Um die Abwehrkräfte zu stärken und sich zu entspannen, ist der Besuch in einer Sauna zu empfehlen. Dabei wechselt sich das Schwitzen mit Abkühlen und Ausruhen ab.
Angeboten werden öffentliche Saunagänge in Saunabetrieben, Fitnessstudios und Wellnesseinrichtungen. Vor dem Besuch in einer Sauna sollte man einige Verhaltensregeln beachten.
In Deutschland ist es üblich, sich vor dem Gang in die Saunakabine zu duschen. Zudem sollte man stets aus hygienischen Gründen ein großes Handtuch als Sitzunterlage mit sich führen. Außerdem gilt es als höflich, wenn man die anderen Saunagäste kurz begrüßt. Während man in Skandinavien ganz gern ein Schwätzchen während des Saunabesuchs hält, schweigt man sich in Deutschland lieber aus. So können die Verhaltensregeln von Land zu Land also sehr unterschiedlich sein.
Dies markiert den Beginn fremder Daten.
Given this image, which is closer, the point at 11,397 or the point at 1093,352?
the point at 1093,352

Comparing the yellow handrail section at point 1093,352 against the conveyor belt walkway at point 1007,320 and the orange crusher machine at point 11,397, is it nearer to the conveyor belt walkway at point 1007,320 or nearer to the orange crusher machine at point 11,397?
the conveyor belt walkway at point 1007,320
Zu Beginn des Saunabesuchs duscht man zunächst und trocknet sich gut ab. Anschließend begibt man sich in die Saunakabine und sucht sich einen geeigneten Platz auf einer Sitzbank aus. Empfehlenswert für Sauna-Anfänger sind vor allem die unteren Bänke, da dort die Hitze nicht so stark ist wie auf den oberen Bänken, die von erfahrenen Saunagängern bevorzugt werden.
In einer finnischen Sauna wird in der Regel ein Aufguss durchgeführt, der auch als Höhepunkt des Saunaganges angesehen wird. Dabei gibt ein Saunameister in kleinen Mengen Wasser aus einem hölzernen Kübel auf die heißen Saunaofensteine, was zur Verdampfung des Wassers führt.
Mit einem Handtuch, das Wacheltuch genannt wird, verwirbelt der Saunameister den Dampf, um ihn im ganzen Saunaraum zu verteilen. Auf diese Weise wird ein noch intensiverer Schwitzvorgang ermöglicht. Darüber hinaus verwendet man für einen Aufguss auch spezielle Duftkonzentrate, die in das Aufgusswasser gegeben werden. Zu den wohlriechenden Düften gehören zum Beispiel Eukalyptus, Minze, Menthol, Fichte, Zitrusdüfte oder Latschenkiefer.
Die empfohlene Dauer für einen Schwitzvorgang liegt bei 8–15 Minuten. Danach sollte eine kurze Abkühlungsphase erfolgen. Wer möchte, kann vor der kalten Dusche auch ein Luftbad im Freien nehmen, damit sich die Atemwege schneller abkühlen können.
Nachdem der Schweiß abgeduscht wurde, begibt man sich in den Ruheraum, um sich dort auszuruhen. Die Pause sollte mindestens 15 Minuten dauern. Danach kann man die Saunakabine erneut aufsuchen. Insgesamt darf dieser Vorgang bis zu dreimal wiederholt werden.
Um eine nachhaltige Wirkung auf die Gesundheit zu erzielen, ist es ratsam, eine Sauna zwei oder dreimal in der Woche aufzusuchen.